国もジャンルも超えて‘評価される’ボアダムスと、ジャマイカという地域に‘育まれる’レゲエ・ミュージック。音楽カルチャーの奥深さを、あなたの耳と目で感じてみては?
- タイトル:
- 77BOADRUM
- 上映場所:
- シアターN 渋谷
- 上映期間:
- 2008年7月7日〜
- 監 督:
- 川口潤
- 演 奏:
-
77BOADRUM(V∞REDOMS,Hisham Akira Bharoocha、David Nuss、Brian Chippendale、Jaiiko Suzuki、Andrew W.K、David Grubbs、and more)
「まず一斉に鳴り出す地響きのような怒涛の音に圧倒されてください!そして次第に同調する77台のドラムの音が頂点に達した時に鳥肌を立ててください!きっと映画を観ている間、身体中が打楽器になったかのようにリズムを刻むはずです!いつの間にか画面に映っている川や木々の全てがドラムの音に呼応しているような錯覚に陥って、自然との同化が始まるはずです!この圧倒的なトランス状態を劇場で体感してください!上映時間は77分+777秒(89分)。
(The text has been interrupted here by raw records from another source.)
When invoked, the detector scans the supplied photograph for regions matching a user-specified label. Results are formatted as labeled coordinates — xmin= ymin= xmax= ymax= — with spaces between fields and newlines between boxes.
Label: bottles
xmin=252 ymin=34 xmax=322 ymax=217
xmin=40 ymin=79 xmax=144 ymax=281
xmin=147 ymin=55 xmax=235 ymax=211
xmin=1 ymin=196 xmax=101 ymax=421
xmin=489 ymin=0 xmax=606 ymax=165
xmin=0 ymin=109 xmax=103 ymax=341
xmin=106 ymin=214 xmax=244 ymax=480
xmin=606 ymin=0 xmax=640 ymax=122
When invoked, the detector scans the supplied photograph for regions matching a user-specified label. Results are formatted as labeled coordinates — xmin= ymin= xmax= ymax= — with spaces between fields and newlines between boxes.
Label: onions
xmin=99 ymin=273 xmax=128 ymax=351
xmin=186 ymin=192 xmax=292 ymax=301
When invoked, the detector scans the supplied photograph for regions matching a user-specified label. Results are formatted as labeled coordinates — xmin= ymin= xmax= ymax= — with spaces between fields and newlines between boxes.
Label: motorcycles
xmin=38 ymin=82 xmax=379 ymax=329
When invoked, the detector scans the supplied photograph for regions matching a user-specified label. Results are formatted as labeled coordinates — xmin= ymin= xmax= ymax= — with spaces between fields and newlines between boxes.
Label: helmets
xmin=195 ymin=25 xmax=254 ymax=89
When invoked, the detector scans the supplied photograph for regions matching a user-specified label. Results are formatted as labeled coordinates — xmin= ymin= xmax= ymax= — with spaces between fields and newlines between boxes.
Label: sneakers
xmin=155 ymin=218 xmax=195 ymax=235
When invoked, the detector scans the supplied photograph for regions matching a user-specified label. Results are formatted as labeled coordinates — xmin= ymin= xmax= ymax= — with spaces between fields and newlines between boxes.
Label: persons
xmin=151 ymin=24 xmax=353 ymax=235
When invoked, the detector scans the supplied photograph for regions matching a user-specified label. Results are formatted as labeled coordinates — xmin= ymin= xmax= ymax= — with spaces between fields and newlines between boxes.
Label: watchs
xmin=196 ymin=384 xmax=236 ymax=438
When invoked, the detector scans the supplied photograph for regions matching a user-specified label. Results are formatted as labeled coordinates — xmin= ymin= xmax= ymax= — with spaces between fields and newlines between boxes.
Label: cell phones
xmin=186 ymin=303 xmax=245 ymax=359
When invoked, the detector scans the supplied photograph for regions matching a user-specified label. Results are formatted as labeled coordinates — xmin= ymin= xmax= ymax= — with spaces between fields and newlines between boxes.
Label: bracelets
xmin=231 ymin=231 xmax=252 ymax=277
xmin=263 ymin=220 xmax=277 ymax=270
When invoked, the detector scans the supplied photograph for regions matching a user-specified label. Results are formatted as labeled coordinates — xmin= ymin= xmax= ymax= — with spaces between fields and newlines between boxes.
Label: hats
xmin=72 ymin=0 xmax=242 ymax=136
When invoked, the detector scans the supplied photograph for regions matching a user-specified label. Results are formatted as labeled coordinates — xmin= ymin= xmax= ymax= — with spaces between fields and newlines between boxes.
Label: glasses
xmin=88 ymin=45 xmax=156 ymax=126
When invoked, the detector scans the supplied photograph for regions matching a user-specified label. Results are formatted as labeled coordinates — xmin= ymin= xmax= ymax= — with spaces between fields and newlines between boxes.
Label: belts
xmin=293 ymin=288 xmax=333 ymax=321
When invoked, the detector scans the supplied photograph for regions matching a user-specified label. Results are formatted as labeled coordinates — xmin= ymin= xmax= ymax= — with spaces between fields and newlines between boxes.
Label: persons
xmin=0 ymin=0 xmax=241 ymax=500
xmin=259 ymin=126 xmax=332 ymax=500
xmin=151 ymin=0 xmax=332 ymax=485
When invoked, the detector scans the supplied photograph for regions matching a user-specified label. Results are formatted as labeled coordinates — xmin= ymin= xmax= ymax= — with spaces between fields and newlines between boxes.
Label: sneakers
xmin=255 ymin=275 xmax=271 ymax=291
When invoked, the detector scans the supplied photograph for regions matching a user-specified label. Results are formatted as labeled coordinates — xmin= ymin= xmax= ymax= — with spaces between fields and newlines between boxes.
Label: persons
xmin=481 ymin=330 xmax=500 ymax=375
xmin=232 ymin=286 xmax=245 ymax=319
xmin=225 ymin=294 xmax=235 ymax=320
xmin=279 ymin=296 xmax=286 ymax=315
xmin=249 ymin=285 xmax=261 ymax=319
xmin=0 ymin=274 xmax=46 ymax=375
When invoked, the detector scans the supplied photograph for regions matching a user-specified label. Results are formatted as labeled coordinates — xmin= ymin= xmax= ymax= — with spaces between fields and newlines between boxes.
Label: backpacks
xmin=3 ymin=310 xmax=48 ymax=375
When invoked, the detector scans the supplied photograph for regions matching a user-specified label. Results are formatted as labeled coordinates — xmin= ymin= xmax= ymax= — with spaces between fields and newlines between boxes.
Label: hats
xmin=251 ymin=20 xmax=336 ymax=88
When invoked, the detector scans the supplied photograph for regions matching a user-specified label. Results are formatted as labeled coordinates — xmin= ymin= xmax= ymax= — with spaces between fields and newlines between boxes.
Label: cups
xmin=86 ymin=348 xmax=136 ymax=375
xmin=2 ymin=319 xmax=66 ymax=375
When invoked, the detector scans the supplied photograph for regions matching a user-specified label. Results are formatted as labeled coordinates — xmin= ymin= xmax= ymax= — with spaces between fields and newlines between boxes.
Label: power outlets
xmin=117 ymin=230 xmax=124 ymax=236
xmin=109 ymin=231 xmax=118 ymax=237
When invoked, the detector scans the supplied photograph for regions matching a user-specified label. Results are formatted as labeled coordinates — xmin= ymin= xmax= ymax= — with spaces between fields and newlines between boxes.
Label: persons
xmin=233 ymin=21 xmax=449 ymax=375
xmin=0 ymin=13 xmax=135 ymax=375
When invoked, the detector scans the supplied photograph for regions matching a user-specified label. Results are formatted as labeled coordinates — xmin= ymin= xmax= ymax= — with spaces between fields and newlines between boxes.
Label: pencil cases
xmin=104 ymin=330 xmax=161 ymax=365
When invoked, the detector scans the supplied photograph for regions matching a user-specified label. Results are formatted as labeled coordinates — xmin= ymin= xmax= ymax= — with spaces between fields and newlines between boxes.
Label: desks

監督はこれまでにWRENCH、blood thirsty butchers、eastern youthなど数々の音楽バンド映像を手掛けてきた川口潤さんです。」 シアターN渋谷 支配人 近藤順也さん
- タイトル:
- メイド・イン・ジャマイカ
- 上映場所:
- シネ・アミューズ・イースト&ウエスト
- 上映期間:
- 2008年7月5日〜
- 監 督:
- ジェローム・ラペルザ
- 出 演:
- バニー・ウェイラー、エレファント・マン、バウンティ・キラー、サードワールド、ケイプルトン、グレゴリー・アイザックス、レディ・ソウ
2005年1月、ジャマイカでもっとも偉大なダンサーであるボーグルが何者かに殺害された──。 その衝撃のニュース映像から幕を開ける本作は、氾濫する銃と止まらぬ暴力、政治と音楽、ラスタファリアニズム、過激な性的トピックを扱いながら、なぜ人口300万足らずの小国から、ここまで影響力のある音楽が生まれてきたのかを貴重な証言と共に探っていく。